At 10:30 UTC on 2019-11-06, we observed a dip in the Apdex score and spike in error ratios for web and api requests to GitLab.com. By 11 UTC, systems were again operating normally.

We are looking at an increase in slow queries that is affecting performance on the front-end, resulting in higher error rates and causing queues to back up.

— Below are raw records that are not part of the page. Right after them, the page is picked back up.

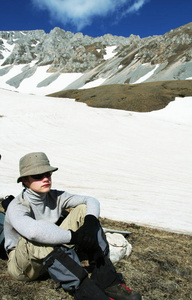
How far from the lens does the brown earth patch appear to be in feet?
113

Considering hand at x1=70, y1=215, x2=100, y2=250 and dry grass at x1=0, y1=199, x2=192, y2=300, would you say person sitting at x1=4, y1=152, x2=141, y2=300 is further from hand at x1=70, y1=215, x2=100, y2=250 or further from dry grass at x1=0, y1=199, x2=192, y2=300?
dry grass at x1=0, y1=199, x2=192, y2=300

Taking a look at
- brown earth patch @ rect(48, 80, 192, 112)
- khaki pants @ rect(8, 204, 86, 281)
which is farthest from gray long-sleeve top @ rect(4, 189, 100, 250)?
brown earth patch @ rect(48, 80, 192, 112)

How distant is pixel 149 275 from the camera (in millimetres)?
3617

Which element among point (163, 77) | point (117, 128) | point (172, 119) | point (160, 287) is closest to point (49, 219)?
point (160, 287)

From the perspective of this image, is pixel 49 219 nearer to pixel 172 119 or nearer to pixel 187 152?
pixel 187 152

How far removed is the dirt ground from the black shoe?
0.40 m

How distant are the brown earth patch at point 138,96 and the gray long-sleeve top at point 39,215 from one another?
3075 centimetres

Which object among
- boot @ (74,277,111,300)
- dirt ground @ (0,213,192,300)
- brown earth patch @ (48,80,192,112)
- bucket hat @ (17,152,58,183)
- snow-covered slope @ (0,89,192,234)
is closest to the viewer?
boot @ (74,277,111,300)

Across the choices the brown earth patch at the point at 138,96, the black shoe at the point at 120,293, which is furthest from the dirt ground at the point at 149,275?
the brown earth patch at the point at 138,96

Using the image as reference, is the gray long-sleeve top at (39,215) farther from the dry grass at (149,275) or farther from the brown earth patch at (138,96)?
the brown earth patch at (138,96)

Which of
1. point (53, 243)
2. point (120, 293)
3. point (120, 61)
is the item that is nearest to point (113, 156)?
point (53, 243)

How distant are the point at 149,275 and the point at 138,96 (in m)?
35.5

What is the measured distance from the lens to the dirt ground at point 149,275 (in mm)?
3148

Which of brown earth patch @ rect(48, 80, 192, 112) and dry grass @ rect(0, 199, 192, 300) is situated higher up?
brown earth patch @ rect(48, 80, 192, 112)
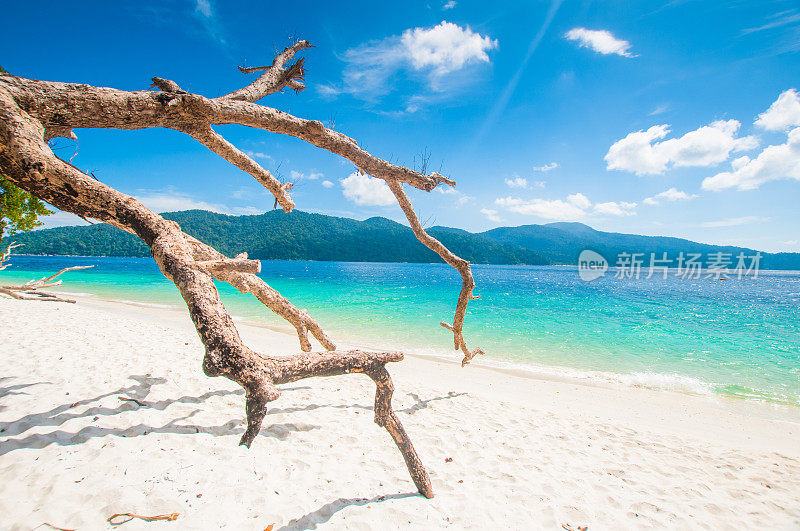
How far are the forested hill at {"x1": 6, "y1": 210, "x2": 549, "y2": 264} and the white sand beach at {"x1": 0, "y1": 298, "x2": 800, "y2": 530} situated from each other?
122m

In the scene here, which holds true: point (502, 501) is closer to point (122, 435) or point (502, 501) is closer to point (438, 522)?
point (438, 522)

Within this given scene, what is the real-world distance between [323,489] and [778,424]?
10.6m

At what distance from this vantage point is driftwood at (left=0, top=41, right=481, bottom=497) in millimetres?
1753

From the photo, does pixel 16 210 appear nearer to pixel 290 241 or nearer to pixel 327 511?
pixel 327 511

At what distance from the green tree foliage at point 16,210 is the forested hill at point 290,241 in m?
123

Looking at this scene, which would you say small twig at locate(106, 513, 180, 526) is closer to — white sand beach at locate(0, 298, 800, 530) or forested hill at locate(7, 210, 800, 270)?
white sand beach at locate(0, 298, 800, 530)

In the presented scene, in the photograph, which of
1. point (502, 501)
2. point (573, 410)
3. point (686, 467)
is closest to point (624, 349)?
point (573, 410)

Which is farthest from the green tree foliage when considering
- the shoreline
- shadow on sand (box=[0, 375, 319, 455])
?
the shoreline

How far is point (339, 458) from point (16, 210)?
925cm

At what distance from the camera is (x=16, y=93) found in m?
2.12

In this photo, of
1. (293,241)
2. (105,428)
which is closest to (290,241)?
(293,241)

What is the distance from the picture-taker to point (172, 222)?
2.17 metres

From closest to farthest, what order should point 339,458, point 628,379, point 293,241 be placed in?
point 339,458 → point 628,379 → point 293,241

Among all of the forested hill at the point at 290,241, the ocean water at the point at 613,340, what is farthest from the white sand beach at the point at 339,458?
the forested hill at the point at 290,241
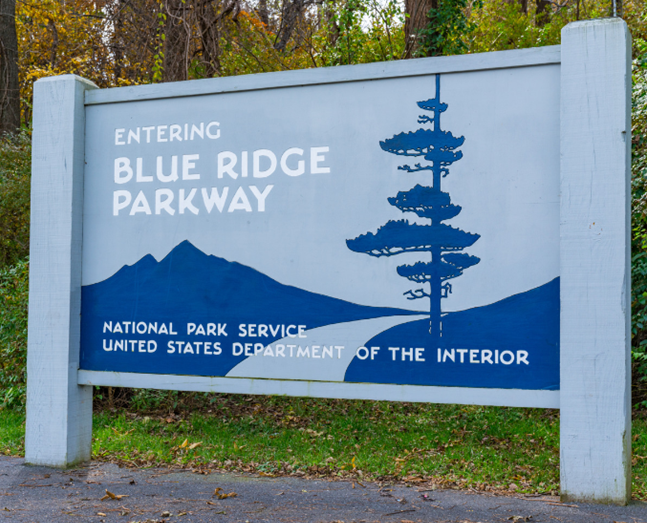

A spike in slow queries appeared at 10:30 where all of GitLab.com went unavailable, we are still seeing slow queries that is continuing to result in increased error rates.

Timeline

All times UTC.

2019-11-06

10:30 - dip begins in Apdex with increase in Errors
10:38 - first pages for API service come in
10:45 - first pages for increased error rate across fleet come in
10:56 - end of observed dip
11:03 - manager on call paged
11:22 - feature flag disabled that may have been related.
14:50 - configuration change reverted for the different metrics endpoint which was made around the same time of the start incident, though we are pretty sure it is unrelated https://ops.gitlab.net/gitlab-cookbooks/chef-repo/merge_requests/2109
15:09 - canary is switched back to unicorn: https://ops.gitlab.net/gitlab-cookbooks/chef-repo/merge_requests/2111

Edited Nov 07, 2019 by Michal Wasilewski